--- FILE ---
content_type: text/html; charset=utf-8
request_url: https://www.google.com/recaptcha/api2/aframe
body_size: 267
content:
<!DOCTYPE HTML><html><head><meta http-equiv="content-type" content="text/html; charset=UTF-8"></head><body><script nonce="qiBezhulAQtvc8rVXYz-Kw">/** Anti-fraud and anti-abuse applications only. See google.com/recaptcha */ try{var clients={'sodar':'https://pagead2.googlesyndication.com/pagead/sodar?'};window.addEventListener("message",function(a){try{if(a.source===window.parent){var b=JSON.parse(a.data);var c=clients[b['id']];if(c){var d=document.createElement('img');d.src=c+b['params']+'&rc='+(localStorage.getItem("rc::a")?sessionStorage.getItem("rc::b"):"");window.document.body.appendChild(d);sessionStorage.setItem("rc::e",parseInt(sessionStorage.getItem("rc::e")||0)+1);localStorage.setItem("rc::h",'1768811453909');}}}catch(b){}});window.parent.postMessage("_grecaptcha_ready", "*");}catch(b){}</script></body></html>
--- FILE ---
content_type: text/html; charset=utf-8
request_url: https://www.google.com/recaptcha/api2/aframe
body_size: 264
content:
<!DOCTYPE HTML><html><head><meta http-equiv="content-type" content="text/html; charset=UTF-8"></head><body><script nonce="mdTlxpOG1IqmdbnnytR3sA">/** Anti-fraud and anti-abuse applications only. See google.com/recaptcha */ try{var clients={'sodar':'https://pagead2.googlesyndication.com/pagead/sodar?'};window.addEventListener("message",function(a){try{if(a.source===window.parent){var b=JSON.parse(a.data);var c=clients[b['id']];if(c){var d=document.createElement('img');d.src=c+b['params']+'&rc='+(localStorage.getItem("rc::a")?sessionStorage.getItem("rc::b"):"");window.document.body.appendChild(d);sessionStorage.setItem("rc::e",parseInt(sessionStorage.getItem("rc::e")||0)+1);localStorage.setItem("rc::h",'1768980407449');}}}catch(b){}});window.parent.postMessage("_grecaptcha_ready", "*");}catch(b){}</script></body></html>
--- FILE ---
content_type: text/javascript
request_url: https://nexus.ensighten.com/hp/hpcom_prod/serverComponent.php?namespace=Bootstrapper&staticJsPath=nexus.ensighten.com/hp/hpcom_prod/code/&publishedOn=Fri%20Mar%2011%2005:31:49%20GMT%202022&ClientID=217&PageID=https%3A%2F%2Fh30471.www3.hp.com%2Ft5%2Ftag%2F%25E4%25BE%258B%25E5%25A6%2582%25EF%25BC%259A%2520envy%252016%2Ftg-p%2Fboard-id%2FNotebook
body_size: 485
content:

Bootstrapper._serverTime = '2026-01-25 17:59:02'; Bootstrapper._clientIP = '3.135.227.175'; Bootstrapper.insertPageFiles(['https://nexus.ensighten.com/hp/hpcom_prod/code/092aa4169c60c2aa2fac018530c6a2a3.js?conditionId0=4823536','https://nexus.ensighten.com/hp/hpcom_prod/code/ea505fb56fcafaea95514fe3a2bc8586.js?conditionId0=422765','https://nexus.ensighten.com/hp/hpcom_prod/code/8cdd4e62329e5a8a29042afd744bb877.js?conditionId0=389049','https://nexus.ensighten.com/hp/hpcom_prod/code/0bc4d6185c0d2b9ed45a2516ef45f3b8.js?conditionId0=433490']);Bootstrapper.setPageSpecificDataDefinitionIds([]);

···

_Problem details_
All of the entries above must be output word for word.

_Task result_
--- FILE ---
content_type: text/html; charset=utf-8
request_url: https://www.google.com/recaptcha/api2/aframe
body_size: 267
content:
<!DOCTYPE HTML><html><head><meta http-equiv="content-type" content="text/html; charset=UTF-8"></head><body><script nonce="qiBezhulAQtvc8rVXYz-Kw">/** Anti-fraud and anti-abuse applications only. See google.com/recaptcha */ try{var clients={'sodar':'https://pagead2.googlesyndication.com/pagead/sodar?'};window.addEventListener("message",function(a){try{if(a.source===window.parent){var b=JSON.parse(a.data);var c=clients[b['id']];if(c){var d=document.createElement('img');d.src=c+b['params']+'&rc='+(localStorage.getItem("rc::a")?sessionStorage.getItem("rc::b"):"");window.document.body.appendChild(d);sessionStorage.setItem("rc::e",parseInt(sessionStorage.getItem("rc::e")||0)+1);localStorage.setItem("rc::h",'1768811453909');}}}catch(b){}});window.parent.postMessage("_grecaptcha_ready", "*");}catch(b){}</script></body></html>
--- FILE ---
content_type: text/html; charset=utf-8
request_url: https://www.google.com/recaptcha/api2/aframe
body_size: 264
content:
<!DOCTYPE HTML><html><head><meta http-equiv="content-type" content="text/html; charset=UTF-8"></head><body><script nonce="mdTlxpOG1IqmdbnnytR3sA">/** Anti-fraud and anti-abuse applications only. See google.com/recaptcha */ try{var clients={'sodar':'https://pagead2.googlesyndication.com/pagead/sodar?'};window.addEventListener("message",function(a){try{if(a.source===window.parent){var b=JSON.parse(a.data);var c=clients[b['id']];if(c){var d=document.createElement('img');d.src=c+b['params']+'&rc='+(localStorage.getItem("rc::a")?sessionStorage.getItem("rc::b"):"");window.document.body.appendChild(d);sessionStorage.setItem("rc::e",parseInt(sessionStorage.getItem("rc::e")||0)+1);localStorage.setItem("rc::h",'1768980407449');}}}catch(b){}});window.parent.postMessage("_grecaptcha_ready", "*");}catch(b){}</script></body></html>
--- FILE ---
content_type: text/javascript
request_url: https://nexus.ensighten.com/hp/hpcom_prod/serverComponent.php?namespace=Bootstrapper&staticJsPath=nexus.ensighten.com/hp/hpcom_prod/code/&publishedOn=Fri%20Mar%2011%2005:31:49%20GMT%202022&ClientID=217&PageID=https%3A%2F%2Fh30471.www3.hp.com%2Ft5%2Ftag%2F%25E4%25BE%258B%25E5%25A6%2582%25EF%25BC%259A%2520envy%252016%2Ftg-p%2Fboard-id%2FNotebook
body_size: 485
content:

Bootstrapper._serverTime = '2026-01-25 17:59:02'; Bootstrapper._clientIP = '3.135.227.175'; Bootstrapper.insertPageFiles(['https://nexus.ensighten.com/hp/hpcom_prod/code/092aa4169c60c2aa2fac018530c6a2a3.js?conditionId0=4823536','https://nexus.ensighten.com/hp/hpcom_prod/code/ea505fb56fcafaea95514fe3a2bc8586.js?conditionId0=422765','https://nexus.ensighten.com/hp/hpcom_prod/code/8cdd4e62329e5a8a29042afd744bb877.js?conditionId0=389049','https://nexus.ensighten.com/hp/hpcom_prod/code/0bc4d6185c0d2b9ed45a2516ef45f3b8.js?conditionId0=433490']);Bootstrapper.setPageSpecificDataDefinitionIds([]);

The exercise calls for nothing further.